## Exercise objective
Exact copies of the lines from the one holding "Corsair AIO LCD Panel" through the last line of the entries below are to be printed, with pictures omitted.

## Provided data
———

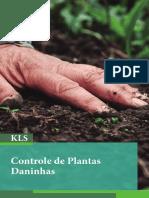 Controle de Plantas Daninhas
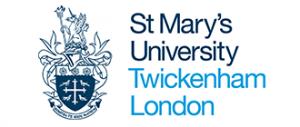 St Mary's (London)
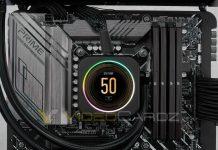 Corsair AIO LCD Panel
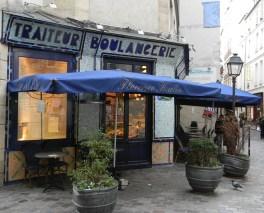 boulangerie on Rue des Rosiers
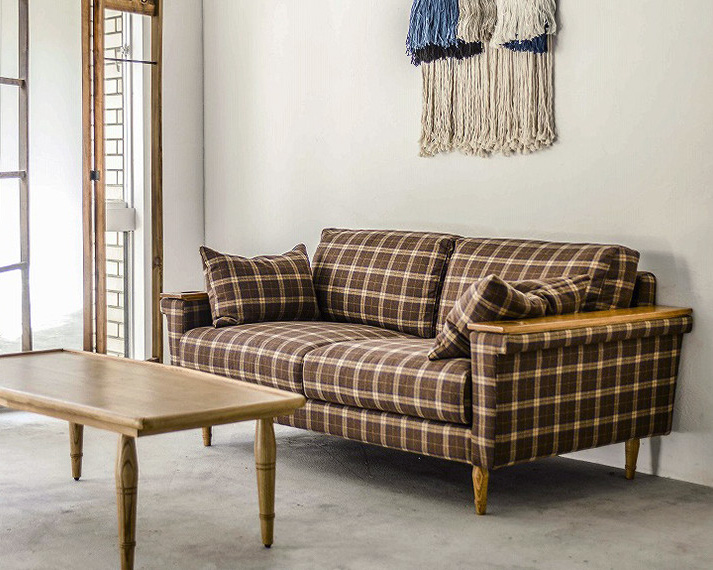 journal standard Furniture | ABBEY SOFA アビーソファ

———

## Task result
 Corsair AIO LCD Panel
 boulangerie on Rue des Rosiers
 journal standard Furniture | ABBEY SOFA アビーソファ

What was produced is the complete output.